*DESCRIPTION OF THE TASK*:
Please repeat the records, word for word and without gaps.

*RECORDS PROVIDED*:
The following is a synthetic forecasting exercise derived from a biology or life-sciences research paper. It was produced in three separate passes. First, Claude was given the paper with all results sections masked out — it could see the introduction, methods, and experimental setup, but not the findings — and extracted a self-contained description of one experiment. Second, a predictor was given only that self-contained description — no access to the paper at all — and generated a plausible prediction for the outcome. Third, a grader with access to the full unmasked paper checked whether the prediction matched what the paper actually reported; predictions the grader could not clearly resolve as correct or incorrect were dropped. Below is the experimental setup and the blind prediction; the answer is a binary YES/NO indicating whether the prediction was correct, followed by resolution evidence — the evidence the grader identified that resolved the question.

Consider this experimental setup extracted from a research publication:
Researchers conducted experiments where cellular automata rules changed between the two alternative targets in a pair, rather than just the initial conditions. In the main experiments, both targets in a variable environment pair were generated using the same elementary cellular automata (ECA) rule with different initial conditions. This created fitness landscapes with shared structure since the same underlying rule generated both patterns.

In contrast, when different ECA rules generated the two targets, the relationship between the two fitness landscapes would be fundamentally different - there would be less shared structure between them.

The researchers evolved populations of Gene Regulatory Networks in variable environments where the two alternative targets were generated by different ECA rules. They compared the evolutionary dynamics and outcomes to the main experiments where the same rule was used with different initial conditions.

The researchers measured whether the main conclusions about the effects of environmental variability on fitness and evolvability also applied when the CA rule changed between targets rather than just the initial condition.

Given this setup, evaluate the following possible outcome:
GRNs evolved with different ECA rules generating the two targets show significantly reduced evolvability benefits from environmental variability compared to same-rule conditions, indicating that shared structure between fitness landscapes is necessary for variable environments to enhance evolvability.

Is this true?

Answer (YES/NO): NO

*THE ANSWER*:
The following is a synthetic forecasting exercise derived from a biology or life-sciences research paper. It was produced in three separate passes. First, Claude was given the paper with all results sections masked out — it could see the introduction, methods, and experimental setup, but not the findings — and extracted a self-contained description of one experiment. Second, a predictor was given only that self-contained description — no access to the paper at all — and generated a plausible prediction for the outcome. Third, a grader with access to the full unmasked paper checked whether the prediction matched what the paper actually reported; predictions the grader could not clearly resolve as correct or incorrect were dropped. Below is the experimental setup and the blind prediction; the answer is a binary YES/NO indicating whether the prediction was correct, followed by resolution evidence — the evidence the grader identified that resolved the question.

Consider this experimental setup extracted from a research publication:
Researchers conducted experiments where cellular automata rules changed between the two alternative targets in a pair, rather than just the initial conditions. In the main experiments, both targets in a variable environment pair were generated using the same elementary cellular automata (ECA) rule with different initial conditions. This created fitness landscapes with shared structure since the same underlying rule generated both patterns.

In contrast, when different ECA rules generated the two targets, the relationship between the two fitness landscapes would be fundamentally different - there would be less shared structure between them.

The researchers evolved populations of Gene Regulatory Networks in variable environments where the two alternative targets were generated by different ECA rules. They compared the evolutionary dynamics and outcomes to the main experiments where the same rule was used with different initial conditions.

The researchers measured whether the main conclusions about the effects of environmental variability on fitness and evolvability also applied when the CA rule changed between targets rather than just the initial condition.

Given this setup, evaluate the following possible outcome:
GRNs evolved with different ECA rules generating the two targets show significantly reduced evolvability benefits from environmental variability compared to same-rule conditions, indicating that shared structure between fitness landscapes is necessary for variable environments to enhance evolvability.

Is this true?

Answer (YES/NO): NO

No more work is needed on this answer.